My head is already exploding.
import numpy as np
import copy
from skimage import color
c_list = [(226575, (0, 0, 0)), (18279, (10, 132, 85)), (15744, (4, 152, 111)), (8768, (85, 146, 40)), (7516, (0, 166, 129)), (7482, (136, 161, 12)),
(7092, (31, 127, 68)), (6612, (10, 47, 2)), (6304, (61, 135, 47)), (5524, (42, 97, 7)), (5202, (157, 167, 2)), (5153, (10, 32, 9)), (4807, (49, 132, 61)),
(3921, (48, 115, 3)), (3859, (19, 75, 1)), (3784, (115, 162, 38)), (3169, (103, 151, 30)), (2616, (60, 79, 43)), (2453, (113, 168, 92)), (2397, (45, 71, 0))]
def col_dist(color1, color2):
rgb_color1 = [x / 255 for x in color1]
rgb_color2 = [x / 255 for x in color2]
color1_lab = color.rgb2lab(rgb_color1)
color2_lab = color.rgb2lab(rgb_color2)
return color.deltaE_ciede2000(color2_lab, color1_lab)
def reduction_c2(color_in_list, max_colors, delta_start):
# input c list, max number of colors, delta E starting value
# returns reduced list with added pixelcounts
color_in = [list(elem) for elem in color_in_list]
fresh_list = color_in
while (len(color_in) > max_colors):
i = 0
j = 0
color_in = copy.deepcopy(fresh_list)
while j < len(color_in):
c = color_in[j][1][0], color_in[j][1][1], color_in[j][1][2]
while i+1 < len(color_in):
c_compare = color_in[i+1][1][0], color_in[i+1][1][1], color_in[i+1][1][2]

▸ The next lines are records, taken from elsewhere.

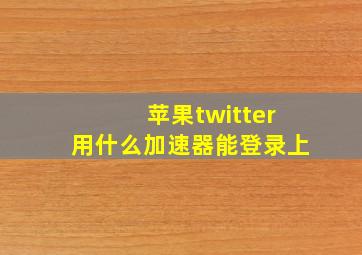 苹果twitter用什么加速器能登录上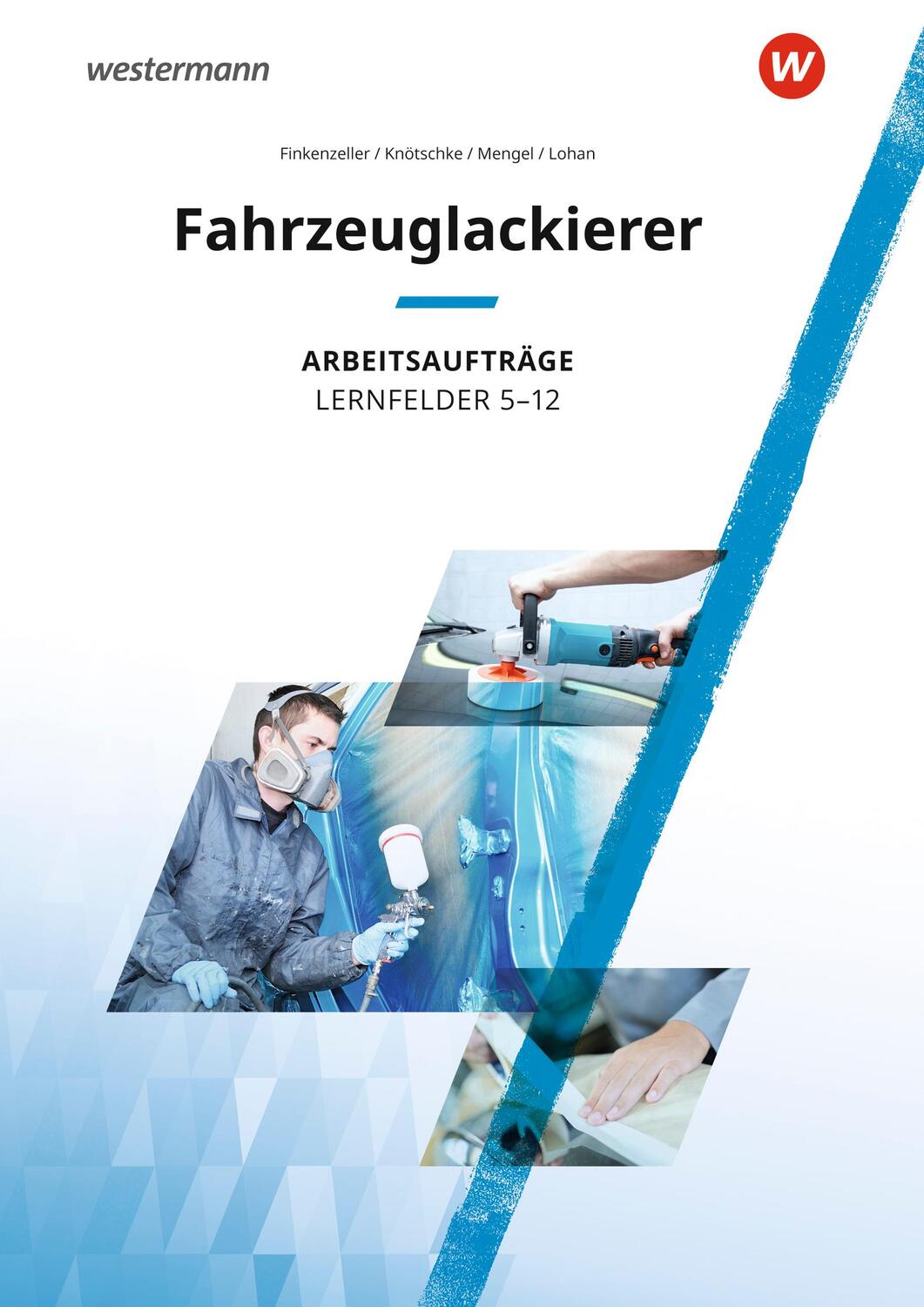 Cover: 9783142316413 | Fahrzeuglackierer. Lernfelder 5 - 12: Arbeitsaufträge | Taschenbuch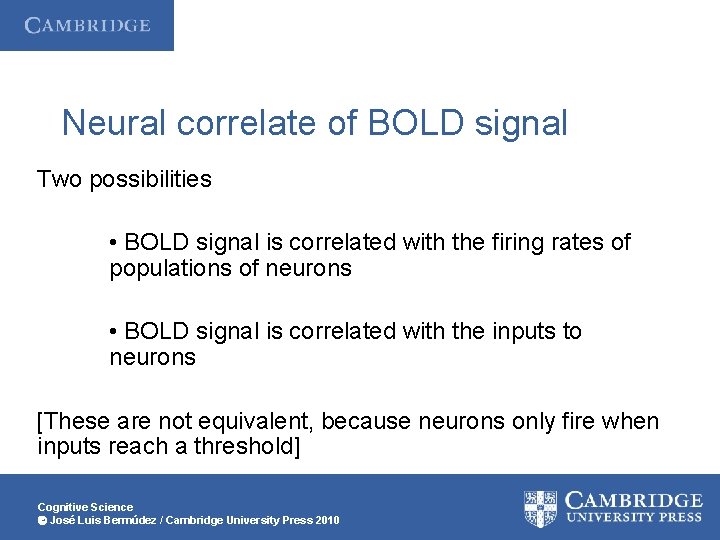 Neural correlate of BOLD signal Two possibilities • BOLD signal is correlated with the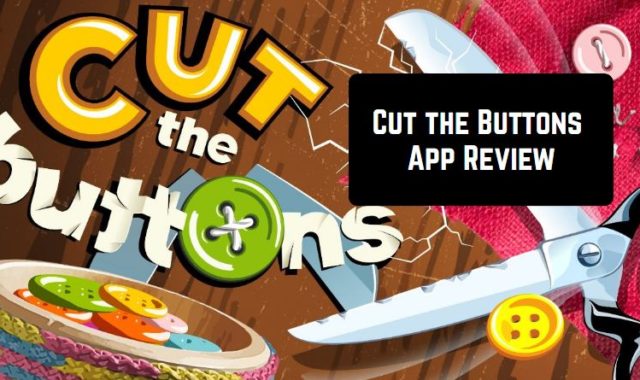 Cut the Buttons App Review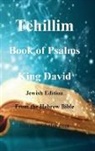 David King - Tehillim - Book of Psalms - Hebrew Bible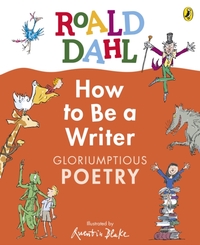 Roald Dahl How to Be a Writer: Gloriumptious Poetry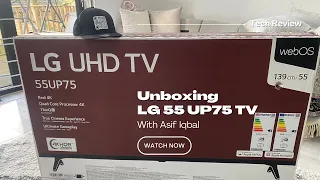 LG UHD TV Unboxing Review - 55UP75
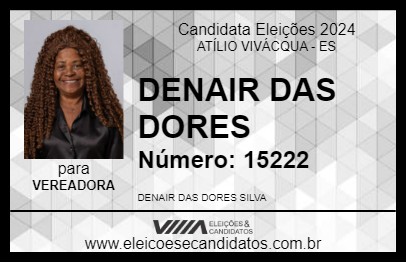 Candidato DENAIR DAS DORES 2024 - ATÍLIO VIVÁCQUA - Eleições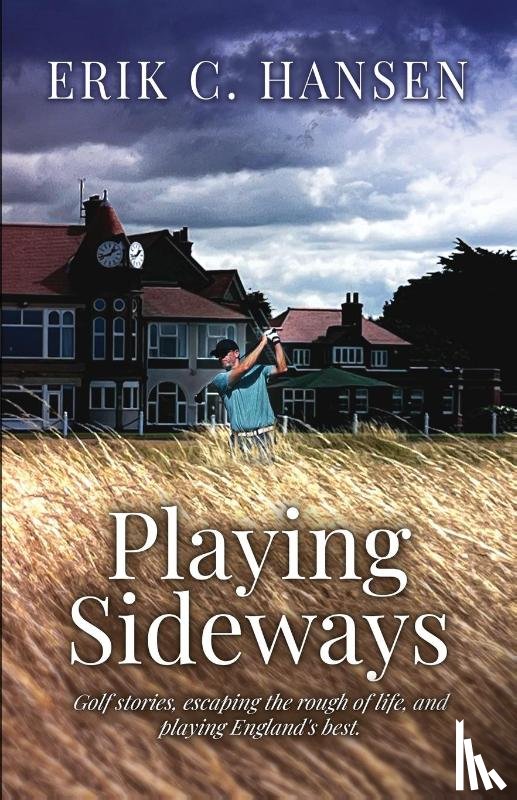 Hansen, Erik C. - Playing Sideways
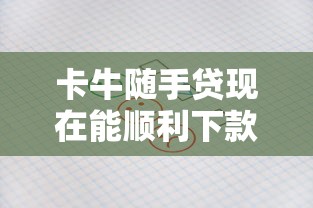 卡牛随手贷现在能顺利下款吗?真实用户反馈+最新审核要求解析 卡牛随手贷现在能顺利下款吗?真实用户反馈+最新审核要求解析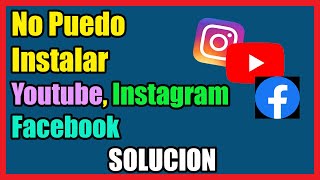 How to fix Can't Install Instagram, Facebook or Youtube on My Cell I Solution 2021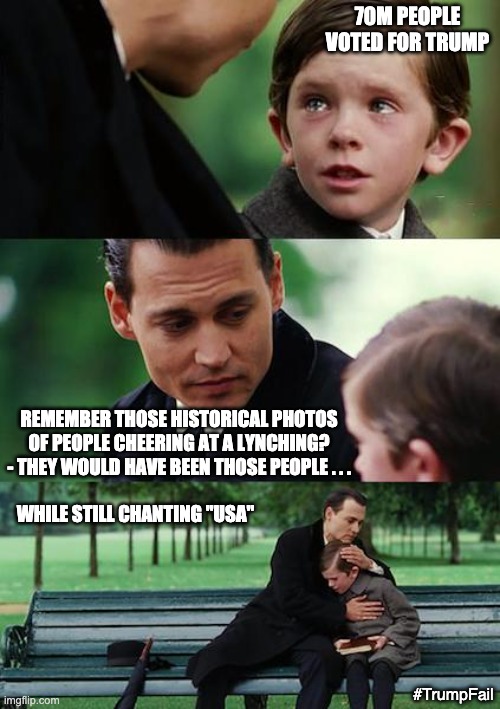 Finding Neverland Meme | 70M PEOPLE VOTED FOR TRUMP; REMEMBER THOSE HISTORICAL PHOTOS OF PEOPLE CHEERING AT A LYNCHING? - THEY WOULD HAVE BEEN THOSE PEOPLE . . . WHILE STILL CHANTING "USA"; #TrumpFail | image tagged in finding neverland,racist,trump,voters,election,loser | made w/ Imgflip meme maker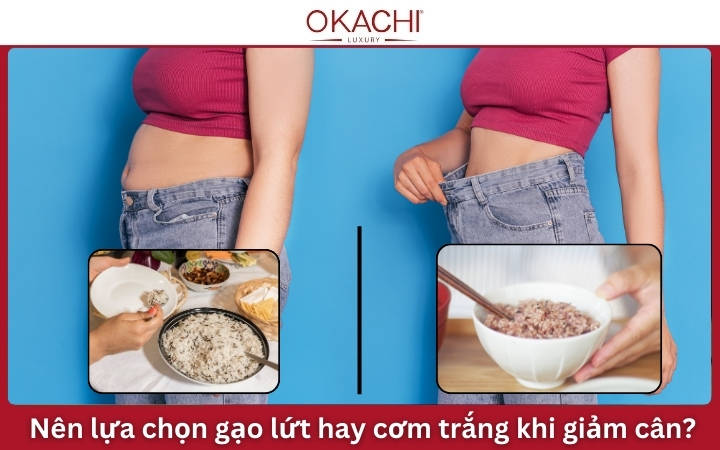 Nên lựa chọn gạo lứt hay cơm trắng khi giảm cân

delta_new = col_dist(c, c_compare)
if delta_new <= delta_start:
color_in[j][0] = color_in[j][0] + color_in[i+1][0]
del color_in[i+1]
else:
i += 1
j += 1
i = j
delta_start +=1
color_in.sort(reverse = True)
return(color_in)
out2 = reduction_c2(c_list, 6, 2)
print("out new = ", out2 )
Since this algorithm is going to end up computing the distance from every color to every other color, I would suggest creating an NxN matrix of every distance, and using this matrix instead of calling col_dist()
. This is sufficient to get a 5x speedup on your example.
Also, I would suggest using vectorization when creating this matrix. This gave me a 400x speedup.
def col_dist_all(colors):
colors = np.array([color for count, color in colors]) / 255
colors_lab = color.rgb2lab(colors)
color_distances = color.deltaE_ciede2000(colors_lab[np.newaxis, :, :], colors_lab[:, np.newaxis, :])
return color_distances
Note that when removing elements from your list of colors, you will have the issue that the index of a color within the matrix changes. Instead of deleting elements of color_in_list
, I would suggest setting them to None and skipping over them in future loops.
If you are starting with a very large number of colors, you may want to try KMeans clustering with a euclidean metric in RGB color space, to reduce to a manageable number of colors. I found that 0.5 * np.linalg.norm(c1 - c2)
was always within a factor of 0.3 to 1 of the true CIEDE 2000 distance, and euclidean distance would be much faster to calculate.